Kunjungan tersebut difokuskan pada pengecekan langsung kondisi operasional perusahaan penyedia air bersih, mulai dari sumber air baku, jaringan distribusi, hingga kinerja sumber daya manusia (SDM).
Di hadapan jajaran Perumda, Thariq menegaskan bahwa sidak ini bukan sekadar pengawasan, tetapi juga bagian dari upaya pembinaan agar pelayanan publik tetap berjalan optimal.
“Sebagai perusahaan yang memikul tanggung jawab menyediakan air bersih, saya perlu memastikan langsung bahwa seluruh proses berjalan baik sekaligus memberikan pembinaan,” ujarnya.
Langkah ini juga menjadi bagian dari strategi antisipasi menghadapi potensi musim kemarau panjang pada 2026. Berdasarkan prakiraan BMKG, wilayah Gorontalo Utara diperkirakan mulai memasuki musim kemarau pada Mei mendatang.
Memanfaatkan momentum akhir Maret, pemerintah daerah mendorong kesiapan lebih dini, terutama dalam menjaga keberlanjutan sumber air dan memastikan distribusi berjalan lancar.
Thariq menekankan bahwa kesiapan menghadapi kemarau tidak hanya bergantung pada infrastruktur, tetapi juga pada kualitas kerja SDM di dalamnya.
“Kita harus pastikan semuanya siap sumber air terjaga, jaringan berfungsi optimal, dan SDM bekerja maksimal.
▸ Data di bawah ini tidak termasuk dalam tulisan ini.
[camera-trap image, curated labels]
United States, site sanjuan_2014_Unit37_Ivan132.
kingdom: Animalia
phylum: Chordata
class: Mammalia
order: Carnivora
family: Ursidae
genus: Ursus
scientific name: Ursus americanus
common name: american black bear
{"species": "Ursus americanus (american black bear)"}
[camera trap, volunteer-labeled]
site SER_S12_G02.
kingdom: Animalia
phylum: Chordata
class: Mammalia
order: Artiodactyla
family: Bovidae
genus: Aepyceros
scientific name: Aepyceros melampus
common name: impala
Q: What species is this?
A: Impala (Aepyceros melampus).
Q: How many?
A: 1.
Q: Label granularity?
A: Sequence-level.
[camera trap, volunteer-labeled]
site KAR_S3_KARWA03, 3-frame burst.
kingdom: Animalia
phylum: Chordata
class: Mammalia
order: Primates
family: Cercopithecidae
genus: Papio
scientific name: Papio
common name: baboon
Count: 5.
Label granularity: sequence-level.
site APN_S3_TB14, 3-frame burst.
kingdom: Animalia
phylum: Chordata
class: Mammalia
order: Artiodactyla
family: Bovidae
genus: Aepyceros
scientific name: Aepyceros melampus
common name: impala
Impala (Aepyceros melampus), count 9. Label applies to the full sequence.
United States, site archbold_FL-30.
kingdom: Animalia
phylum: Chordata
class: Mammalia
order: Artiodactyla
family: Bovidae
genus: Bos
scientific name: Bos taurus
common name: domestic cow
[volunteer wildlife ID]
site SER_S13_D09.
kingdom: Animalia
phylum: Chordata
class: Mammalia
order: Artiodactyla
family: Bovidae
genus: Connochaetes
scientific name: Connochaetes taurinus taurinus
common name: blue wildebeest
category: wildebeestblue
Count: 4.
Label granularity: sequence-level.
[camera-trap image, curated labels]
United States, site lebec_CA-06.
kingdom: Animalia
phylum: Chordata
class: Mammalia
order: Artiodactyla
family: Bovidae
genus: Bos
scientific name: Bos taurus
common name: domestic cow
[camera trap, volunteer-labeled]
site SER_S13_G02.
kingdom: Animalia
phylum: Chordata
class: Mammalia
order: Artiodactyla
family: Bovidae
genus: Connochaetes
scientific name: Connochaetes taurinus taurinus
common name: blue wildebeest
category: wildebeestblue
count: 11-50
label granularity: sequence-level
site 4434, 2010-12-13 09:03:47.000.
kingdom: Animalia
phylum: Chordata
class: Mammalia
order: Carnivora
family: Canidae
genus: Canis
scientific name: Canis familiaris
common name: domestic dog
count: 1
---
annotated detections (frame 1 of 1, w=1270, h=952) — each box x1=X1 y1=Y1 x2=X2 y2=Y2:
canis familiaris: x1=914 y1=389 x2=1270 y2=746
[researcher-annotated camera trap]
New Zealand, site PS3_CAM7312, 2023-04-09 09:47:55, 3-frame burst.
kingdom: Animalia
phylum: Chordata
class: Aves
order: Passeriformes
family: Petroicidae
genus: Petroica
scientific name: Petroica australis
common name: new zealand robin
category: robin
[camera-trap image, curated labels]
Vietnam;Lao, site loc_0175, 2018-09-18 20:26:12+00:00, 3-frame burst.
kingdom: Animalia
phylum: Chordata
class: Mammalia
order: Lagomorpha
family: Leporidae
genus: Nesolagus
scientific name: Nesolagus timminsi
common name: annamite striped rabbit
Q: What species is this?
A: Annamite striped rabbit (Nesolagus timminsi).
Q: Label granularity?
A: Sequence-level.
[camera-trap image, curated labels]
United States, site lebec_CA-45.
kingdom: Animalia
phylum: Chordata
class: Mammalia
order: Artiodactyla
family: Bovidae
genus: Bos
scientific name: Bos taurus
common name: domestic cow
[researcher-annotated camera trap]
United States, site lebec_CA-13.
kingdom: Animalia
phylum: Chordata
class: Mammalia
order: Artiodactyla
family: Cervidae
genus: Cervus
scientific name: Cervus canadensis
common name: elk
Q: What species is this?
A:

Ini penting agar pelayanan kepada masyarakat tidak terganggu,” tegasnya.
Selain itu, pemerintah daerah telah mengalokasikan anggaran untuk perbaikan jaringan air bersih, serta menjalin koordinasi dengan balai terkait guna memperkuat dukungan infrastruktur.
Dalam sesi pembinaan, Thariq juga mendorong jajaran Perumda untuk meningkatkan disiplin, responsivitas, dan inovasi dalam menghadapi tantangan pelayanan ke depan.
Lebih jauh, ia meminta data detail terkait sumber-sumber air yang berpotensi mengalami penurunan debit saat kemarau. Bahkan, ia berencana turun langsung ke lapangan untuk memastikan langkah mitigasi berjalan efektif.
“Saya akan turun langsung mengecek sumber-sumber air yang berisiko. Kita harus bergerak cepat agar dampaknya bisa ditekan,” pungkasnya.